First fight: Thurman vs. Chavez (Argentina) welterweight knockdown and out in the 10th by Thurman.
Second fight: Figueroa vs. Arakawa (Japan) lightweight unanimous decision for Figueroa.
Headliner: Soto Karass vs. Berto welterweight technical knockout in the 12th round after Karass left hooked Berto and the fight was stopped.
I may not seem like a boxing fan, according to some who don’t know this about me, but it’s the most natural Saturday evening thing for me to watch with my husband – and before that – as a kid and teen with my dad.
I grew up watching boxing, ice hockey and Monty Python with my dad. I also was his first mate on our boat, fished in the wee hours frequently, clammed by his side, learned how to clean a fish, make a bonfire anywhere, start a fire for grilling without charcoal or lighter fluid, how to appreciate precision and balance in math, building and design, plus he took me ice skating in freezing arenas and ponds or lap swimming in heated pools, two to three evenings a week. We usually watched our sports in my mom’s upstairs teeny sewing room on the daybed. I remember the television was a very small, portable black and white model with adjustable antennae. I treasured those moments, even then.
Boxing stories are most always about an underdog or a poor immigrant kid making his way up the ranks of an even harder, harsher ladder in the ring. There are always tales of inspiration from a relative, interested teacher or mentor. Included in his rise to the bout “you are about to see” are statistics, recent setbacks that might mess with his emotional head or a long line of ups and downs in his personal life that require he win this fight or risk losing everything.
Drama, story, physicality, aggression, mental training, strategy, fan favorites, political or national prejudice, strength, steadfastness and “expect the unexpected” are all part of the spectacle.

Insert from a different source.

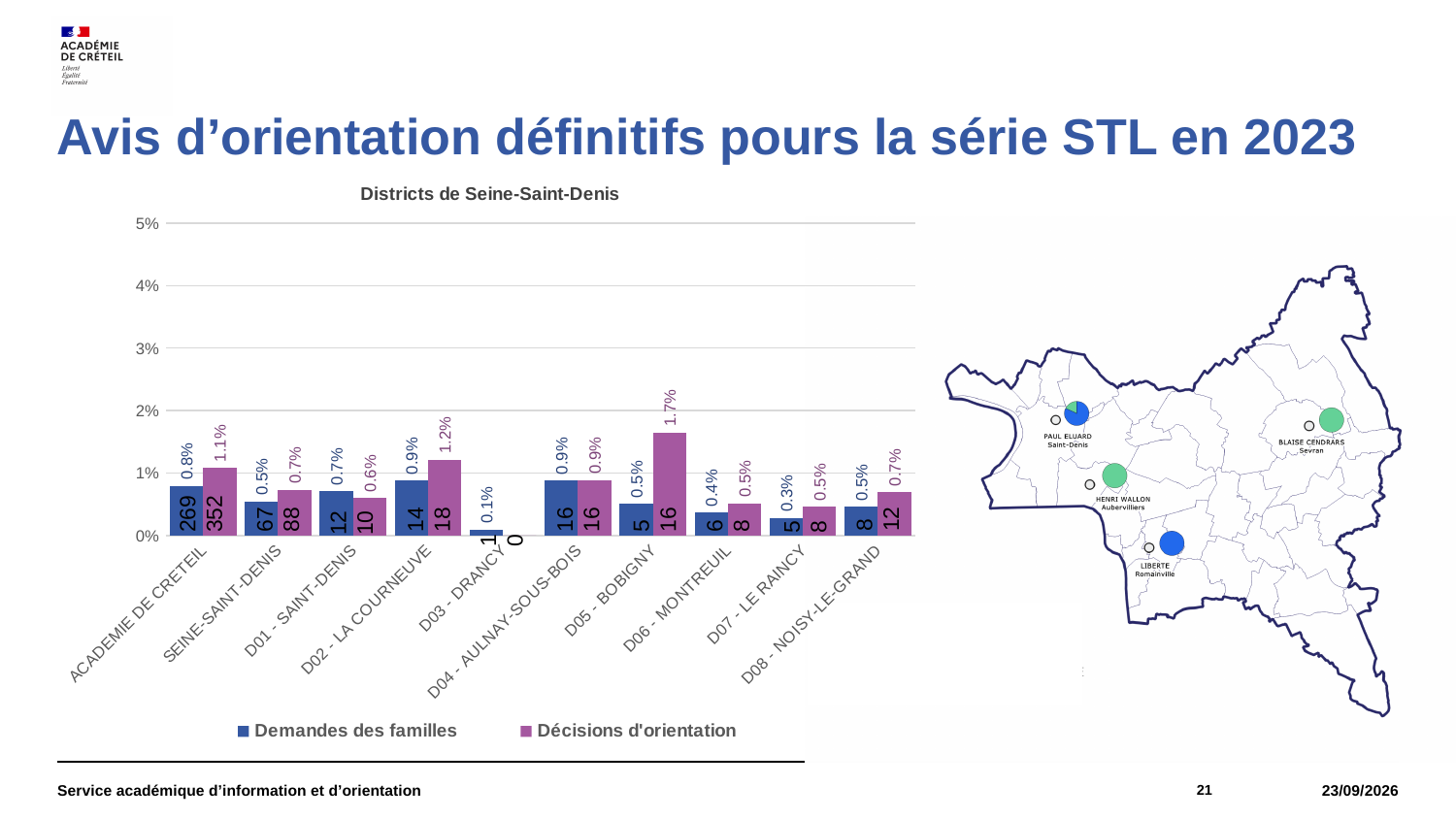
What is the "Demandes des familles" percentage for ACADEMIE DE CRETEIL? 0.8% How many categories are shown on the x axis of the chart? 10 What is the difference between the "Décisions d'orientation" and "Demandes des familles" percentages for D02 - LA COURNEUVE? 0.3% What number is printed on the "Décisions d'orientation" bar for ACADEMIE DE CRETEIL? 352 What number is printed on the "Demandes des familles" bar for SEINE-SAINT-DENIS? 67 Which category has the highest "Décisions d'orientation" percentage? D05 - BOBIGNY Which category has the lowest "Demandes des familles" percentage among those with a printed percentage label? D03 - DRANCY What is the "Décisions d'orientation" percentage for D05 - BOBIGNY? 1.7% What type of chart is shown under the title "Districts de Seine-Saint-Denis"? bar chart How many series does the legend of the chart list? 2 Is the "Décisions d'orientation" value for D05 - BOBIGNY greater or less than 2%? less For D01 - SAINT-DENIS, which is larger: "Demandes des familles" or "Décisions d'orientation"? Demandes des familles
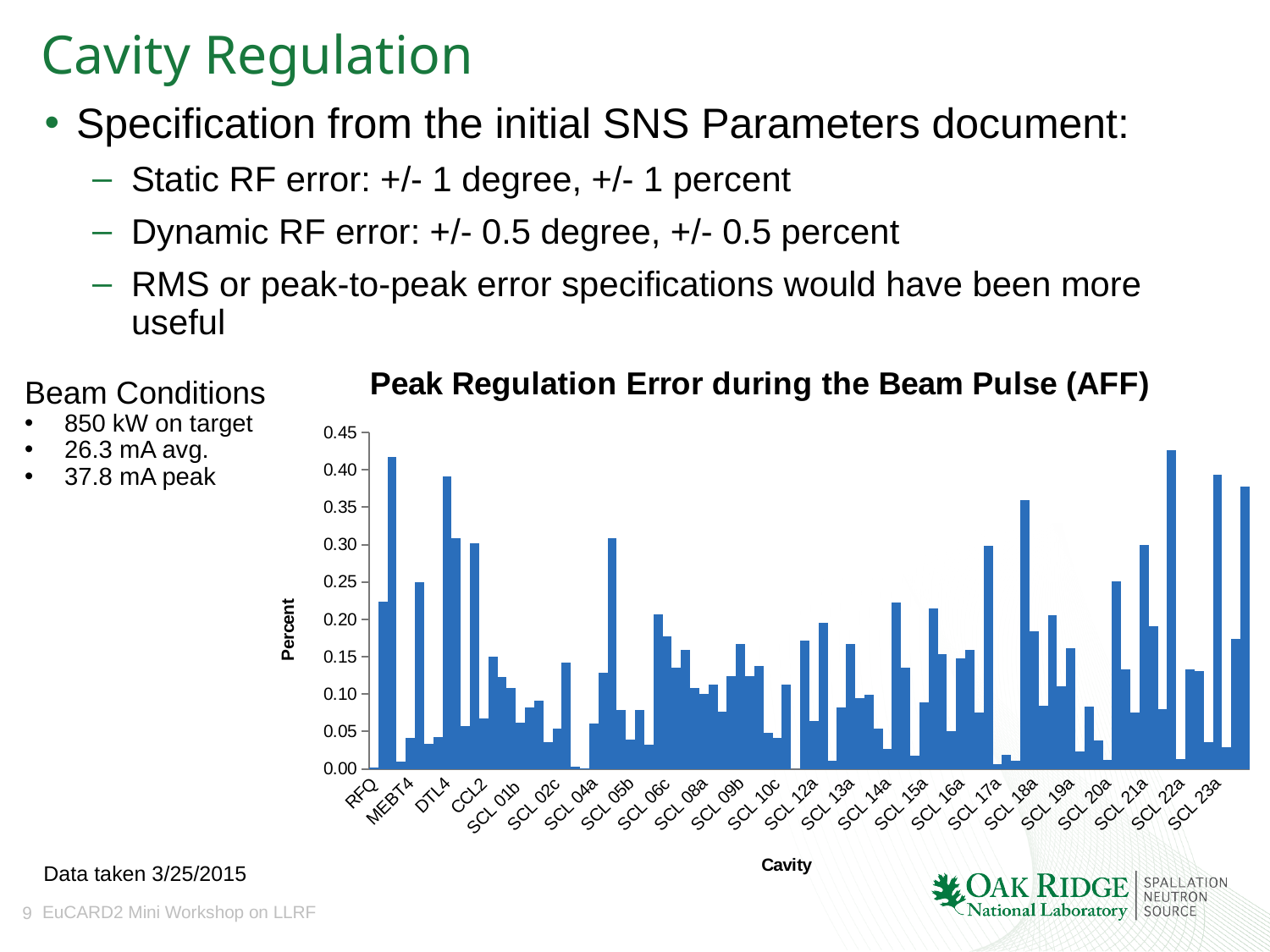
What type of chart is shown on the slide? bar chart What is the highest tick value shown on the vertical axis? 0.45 What is the label of the vertical axis of the chart? Percent Is the value for RFQ greater or less than 0.30? less What is the last category label on the horizontal axis? SCL 23a Do any bars in the chart exceed 0.45 on the vertical axis? No What is the lowest tick value shown on the vertical axis? 0.00 How many category labels are printed along the horizontal axis? 24 What is the first category label on the horizontal axis? RFQ What is the title of the chart? Peak Regulation Error during the Beam Pulse (AFF)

I enjoy the rumble and the show. I am interested in the humble backgrounds. I take pleasure in the simplicity of the stage. I delight in the emotion of the win, either by violent knockdown, a disputed technical knockout or the subjective and often times but not always merited judge’s decision.
Boxing is driven by spontaneity. It is the epitome of earnestness. It is the height of human force, speed, alertness and muscular power. It is a clash of titans of equal weight. I suppose it’s heathenish of me to enjoy boxing so much. Alas, I am pagan in many ways so don’t be so shocked.
Boxing is a world of intimacy – a human sport based on primal emotion, edged into the arena of public display via a technicality called the arbitrary rules of the ring. I am entertained by its crude yet chivalrous game and its players’ climb to glory for a brief moment in history.
No wonder I love hockey with all the outbreaks of impromptu fighting peppered throughout a typical three period game.